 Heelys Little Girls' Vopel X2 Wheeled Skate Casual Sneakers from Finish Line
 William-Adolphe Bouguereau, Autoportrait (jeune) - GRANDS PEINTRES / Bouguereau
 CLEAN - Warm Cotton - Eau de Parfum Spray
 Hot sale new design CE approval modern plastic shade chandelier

══════════════════════════════

◆ **Exercise**
Give back the whole listing. Match it exactly.

◆ **Answer section**
 Heelys Little Girls' Vopel X2 Wheeled Skate Casual Sneakers from Finish Line
 William-Adolphe Bouguereau, Autoportrait (jeune) - GRANDS PEINTRES / Bouguereau
 CLEAN - Warm Cotton - Eau de Parfum Spray
 Hot sale new design CE approval modern plastic shade chandelier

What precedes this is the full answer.